Prognostic Implication of Plasma MALAT1 and HOTTIP Expression in Overall Survival

OS was defined as the time from diagnosis until death or the last follow-up time, which largely represents prognosis. To investigate the predictive value of serum MALAT1 and HOTTIP, a 3-year OS analysis was conducted on 74 HCC patients by using Kaplan-Meier analysis and log-rank tests. High- and low-expression groups were divided according to the median expression levels of lncRNAs in plasma. Patients with HCC in the high serum MALAT1 expression group had significantly shorter OS (Figure 7A, P = 0.002). No significant difference in prognosis between patients with high and low expression levels of HOTTIP was observed (Figure 7B, P = 0.284).

Figure 7.

Cumulative survival rate according to different serum lncRNA expression levels in 74 HCC patients. (A) High serum MALAT1 expression levels result in shorter patient survival. (B) No statistically significant difference was found between the high and low serum HOTTIP expression groups.

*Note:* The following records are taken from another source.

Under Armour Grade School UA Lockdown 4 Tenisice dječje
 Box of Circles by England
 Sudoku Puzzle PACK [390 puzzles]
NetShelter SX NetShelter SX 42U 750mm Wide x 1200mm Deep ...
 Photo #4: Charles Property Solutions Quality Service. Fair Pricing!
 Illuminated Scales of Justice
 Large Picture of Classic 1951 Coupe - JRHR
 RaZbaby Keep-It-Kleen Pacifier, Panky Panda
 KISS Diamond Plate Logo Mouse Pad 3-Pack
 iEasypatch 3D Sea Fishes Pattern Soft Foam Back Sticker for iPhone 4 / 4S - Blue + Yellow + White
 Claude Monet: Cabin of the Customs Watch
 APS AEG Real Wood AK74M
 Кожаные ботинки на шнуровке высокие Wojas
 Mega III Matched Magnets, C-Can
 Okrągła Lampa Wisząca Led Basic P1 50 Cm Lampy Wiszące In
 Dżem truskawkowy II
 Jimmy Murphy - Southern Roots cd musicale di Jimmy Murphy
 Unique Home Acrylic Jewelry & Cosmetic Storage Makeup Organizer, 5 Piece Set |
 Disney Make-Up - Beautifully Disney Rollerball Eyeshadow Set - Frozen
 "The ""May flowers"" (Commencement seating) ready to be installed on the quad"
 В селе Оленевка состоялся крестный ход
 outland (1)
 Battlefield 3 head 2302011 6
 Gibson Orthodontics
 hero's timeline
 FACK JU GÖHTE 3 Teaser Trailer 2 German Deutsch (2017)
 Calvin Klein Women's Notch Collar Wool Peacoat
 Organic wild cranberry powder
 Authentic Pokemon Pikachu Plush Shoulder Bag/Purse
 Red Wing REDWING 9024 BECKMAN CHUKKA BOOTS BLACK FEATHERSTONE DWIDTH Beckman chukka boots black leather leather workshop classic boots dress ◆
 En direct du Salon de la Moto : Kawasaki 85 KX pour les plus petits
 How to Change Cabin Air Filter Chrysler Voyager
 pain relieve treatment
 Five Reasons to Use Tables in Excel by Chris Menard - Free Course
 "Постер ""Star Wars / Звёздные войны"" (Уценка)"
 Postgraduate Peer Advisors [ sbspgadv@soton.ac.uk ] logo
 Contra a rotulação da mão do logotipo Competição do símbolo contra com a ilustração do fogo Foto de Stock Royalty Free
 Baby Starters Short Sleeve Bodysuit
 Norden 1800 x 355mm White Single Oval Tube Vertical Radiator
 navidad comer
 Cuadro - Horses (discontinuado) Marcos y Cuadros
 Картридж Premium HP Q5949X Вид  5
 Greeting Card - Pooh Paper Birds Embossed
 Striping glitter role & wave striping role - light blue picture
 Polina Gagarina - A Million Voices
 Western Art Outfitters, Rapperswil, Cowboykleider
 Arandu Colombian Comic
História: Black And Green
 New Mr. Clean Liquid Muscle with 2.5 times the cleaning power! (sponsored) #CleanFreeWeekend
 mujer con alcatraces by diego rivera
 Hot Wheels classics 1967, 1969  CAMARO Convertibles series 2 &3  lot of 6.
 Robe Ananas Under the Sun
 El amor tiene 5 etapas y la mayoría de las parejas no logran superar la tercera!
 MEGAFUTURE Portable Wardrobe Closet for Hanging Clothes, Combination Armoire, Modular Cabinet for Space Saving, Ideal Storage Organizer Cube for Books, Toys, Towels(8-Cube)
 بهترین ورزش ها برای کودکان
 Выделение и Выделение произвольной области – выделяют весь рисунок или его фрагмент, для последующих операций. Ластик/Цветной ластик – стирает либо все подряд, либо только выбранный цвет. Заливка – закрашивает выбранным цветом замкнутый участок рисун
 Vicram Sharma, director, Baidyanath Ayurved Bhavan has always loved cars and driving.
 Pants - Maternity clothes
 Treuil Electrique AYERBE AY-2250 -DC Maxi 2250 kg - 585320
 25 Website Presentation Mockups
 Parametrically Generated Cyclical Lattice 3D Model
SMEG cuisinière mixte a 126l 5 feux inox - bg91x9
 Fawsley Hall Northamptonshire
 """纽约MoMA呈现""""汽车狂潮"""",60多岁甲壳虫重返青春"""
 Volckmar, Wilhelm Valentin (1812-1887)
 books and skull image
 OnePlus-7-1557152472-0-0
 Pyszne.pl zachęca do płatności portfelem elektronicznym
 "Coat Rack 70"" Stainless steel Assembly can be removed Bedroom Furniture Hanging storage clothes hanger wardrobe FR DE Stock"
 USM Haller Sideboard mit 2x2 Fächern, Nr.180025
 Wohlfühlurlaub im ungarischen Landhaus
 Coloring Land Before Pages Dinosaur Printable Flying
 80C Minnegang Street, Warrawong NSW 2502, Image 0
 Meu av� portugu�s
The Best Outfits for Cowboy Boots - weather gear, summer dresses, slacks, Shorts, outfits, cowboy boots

Validation of the Predictive Role of MALAT1 and HOTTIP in Hepatocellular Carcinoma

To further explore the diagnostic and prognostic effects of MALAT1 and HOTTIP, the mRNA expression of tumor tissues from patients with hepatocellular carcinoma in TCGA (n = 152) and normal liver tissues in the GTEx dataset (n = 152) were collected as external validation. The expression levels of MALAT1 and HOTTIP were significantly higher in hepatocellular carcinoma tissues than in normal liver tissues (Figure 8A–B). Consistently, patients with hepatocellular carcinoma exhibiting high expression of MATLAT1 had significantly shorter OS, and patients exhibiting high expression of HOTTIP also had a trend towards poor prognosis, which further suggested the reliability of these two lncRNAs as screening and prognostic predictors (Figure 8C–D).

Figure 8.

Validation of the predictive role of MALAT1 and HOTTIP in TCGA-LIHC cohorts. (A-B) Boxplot shows the expression difference of MALAT1 and HOTTIP between HCC and adjacent normal liver tissues. (C) High expression of MALAT1 is correlated with shorter OS in HCC patients. (D) Patients with high HOTTIP expression tend to have a shorter OS.

Discussion

HCC is a common, life-threatening clinical disease with high morbidity and mortality.²² Currently, AFP and PIVKA-II are biomarkers for HCC screening and diagnosis. However, the sensitivity and specificity are not perfect in clinic applications, particularly for early-stage HCC, resulting in only 20% of HCC patients receiving curative treatment through surgical resection, ablation treatment, or liver transplantation.³ Therefore, it is important to find promising biomarkers for HCC to improve patient prognosis. Several lncRNAs have been reported to be highly expressed in HCC tissue, and some of them can be detected in serum.²³ However, the results from different studies are not exactly consistent. For example, significantly high levels of serum HULC, MALAT1, UCA1 and H19 in HCC patients with a comparison of healthy controls were reported by several literatures.^24-27 While Li et al. reported the relative expression levels of 8 HCC-associated lncRNAs, the authors noted that high expression level of HULC was observed, low expression level of UCA1 in HCC patients was identified and no significance was demonstrated for MALAT1 in HCC patients in contrast to controls.²⁸ Luo et al also reported the expression level of H19 with a result of no difference between HCC and controls.²⁹ Therefore, identifying appropriate lncRNAs and employing them to screen and diagnose HCC still need further investigation. The present study revealed that the lncRNAs MALAT1 and HOTTIP were significantly over-expressed in the serum of HCC patients, and both of them showed a higher diagnostic value than AFP. Additionally, the combination of MALAT1, HOTTIP and AFP demonstrated the best predictive power. At present, the detection kit based on 7 microRNA combinations has been used for early diagnosis of HCC.³⁰ MALAT1 and HOTTIP, which are also non-coding RNAs, are expected to constitute a lncRNA panel for HCC diagnosis and prognosis in the future.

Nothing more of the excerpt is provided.